_DATASET EXCERPTS_:
· · · ·

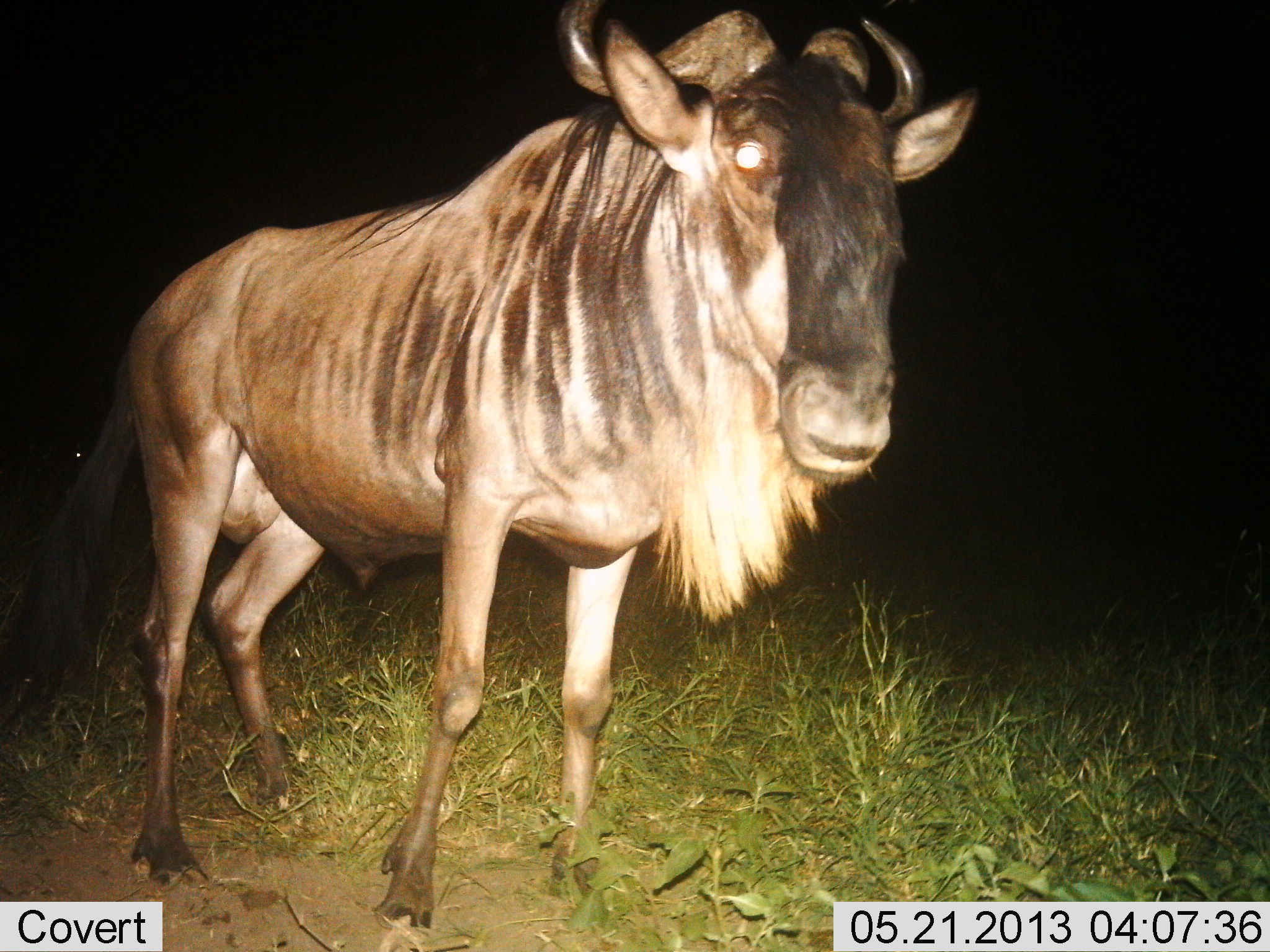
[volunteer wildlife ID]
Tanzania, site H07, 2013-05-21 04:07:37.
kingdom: Animalia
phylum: Chordata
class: Mammalia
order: Artiodactyla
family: Bovidae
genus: Connochaetes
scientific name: Connochaetes taurinus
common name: blue wildebeest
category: wildebeest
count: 1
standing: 90%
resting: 0%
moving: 10%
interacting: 0%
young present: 0%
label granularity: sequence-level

· · · ·

Leaving the pictures aside, repeat the data above exactly.

[volunteer wildlife ID]
Tanzania, site H07, 2013-05-21 04:07:37.
kingdom: Animalia
phylum: Chordata
class: Mammalia
order: Artiodactyla
family: Bovidae
genus: Connochaetes
scientific name: Connochaetes taurinus
common name: blue wildebeest
category: wildebeest
count: 1
standing: 90%
resting: 0%
moving: 10%
interacting: 0%
young present: 0%
label granularity: sequence-level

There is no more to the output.